** Supplied entries **

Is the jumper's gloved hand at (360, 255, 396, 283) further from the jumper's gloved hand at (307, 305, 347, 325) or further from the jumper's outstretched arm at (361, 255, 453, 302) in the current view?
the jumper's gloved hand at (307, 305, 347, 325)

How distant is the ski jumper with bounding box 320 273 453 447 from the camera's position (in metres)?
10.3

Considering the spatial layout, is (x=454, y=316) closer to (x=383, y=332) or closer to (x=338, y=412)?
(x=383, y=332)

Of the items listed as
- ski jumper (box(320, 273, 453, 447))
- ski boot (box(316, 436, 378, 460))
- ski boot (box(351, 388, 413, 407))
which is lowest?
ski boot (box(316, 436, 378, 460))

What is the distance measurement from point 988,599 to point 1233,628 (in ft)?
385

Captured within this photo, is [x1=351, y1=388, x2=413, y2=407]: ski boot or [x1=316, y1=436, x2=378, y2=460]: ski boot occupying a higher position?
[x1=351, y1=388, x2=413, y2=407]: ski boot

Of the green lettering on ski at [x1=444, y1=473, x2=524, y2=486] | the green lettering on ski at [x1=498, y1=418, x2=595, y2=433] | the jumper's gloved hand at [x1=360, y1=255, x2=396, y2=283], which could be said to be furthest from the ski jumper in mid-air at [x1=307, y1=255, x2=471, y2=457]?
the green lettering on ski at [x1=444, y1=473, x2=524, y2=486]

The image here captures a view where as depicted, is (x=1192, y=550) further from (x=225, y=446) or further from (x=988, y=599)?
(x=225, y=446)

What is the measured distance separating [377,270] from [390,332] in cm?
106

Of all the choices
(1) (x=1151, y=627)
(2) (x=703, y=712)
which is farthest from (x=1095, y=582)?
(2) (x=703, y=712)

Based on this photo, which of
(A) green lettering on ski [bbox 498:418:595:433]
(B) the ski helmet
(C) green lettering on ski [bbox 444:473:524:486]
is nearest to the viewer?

** Task statement **
Quote all the records. Keep every word exact.

** Answer below **
Is the jumper's gloved hand at (360, 255, 396, 283) further from the jumper's gloved hand at (307, 305, 347, 325) or further from the jumper's outstretched arm at (361, 255, 453, 302) in the current view?
the jumper's gloved hand at (307, 305, 347, 325)

How distant is the ski jumper with bounding box 320 273 453 447 from the camera's position (in metres)?
10.3

Considering the spatial layout, is (x=454, y=316) closer to (x=383, y=332) or closer to (x=338, y=412)?
(x=383, y=332)

Of the items listed as
- ski jumper (box(320, 273, 453, 447))
- ski boot (box(316, 436, 378, 460))
- ski boot (box(351, 388, 413, 407))
which is lowest?
ski boot (box(316, 436, 378, 460))

What is the distance measurement from point 988,599 to point 1233,628 (in ft)?
385

Captured within this photo, is [x1=351, y1=388, x2=413, y2=407]: ski boot or [x1=316, y1=436, x2=378, y2=460]: ski boot occupying a higher position?
[x1=351, y1=388, x2=413, y2=407]: ski boot

Of the green lettering on ski at [x1=444, y1=473, x2=524, y2=486] | the green lettering on ski at [x1=498, y1=418, x2=595, y2=433] | the jumper's gloved hand at [x1=360, y1=255, x2=396, y2=283], which could be said to be furthest from the ski jumper in mid-air at [x1=307, y1=255, x2=471, y2=457]?
the green lettering on ski at [x1=444, y1=473, x2=524, y2=486]

The image here captures a view where as depicted, is (x=1192, y=550) further from (x=225, y=446) or further from (x=988, y=599)?
(x=225, y=446)

What is the measured distance separating [377,270] from [390,332] in cm?
106

Of all the choices
(1) (x=1151, y=627)
(2) (x=703, y=712)
which is farthest from (x=1095, y=582)?
(2) (x=703, y=712)

Based on this photo, which of
(A) green lettering on ski [bbox 498:418:595:433]
(B) the ski helmet
(C) green lettering on ski [bbox 444:473:524:486]
is nearest to the viewer?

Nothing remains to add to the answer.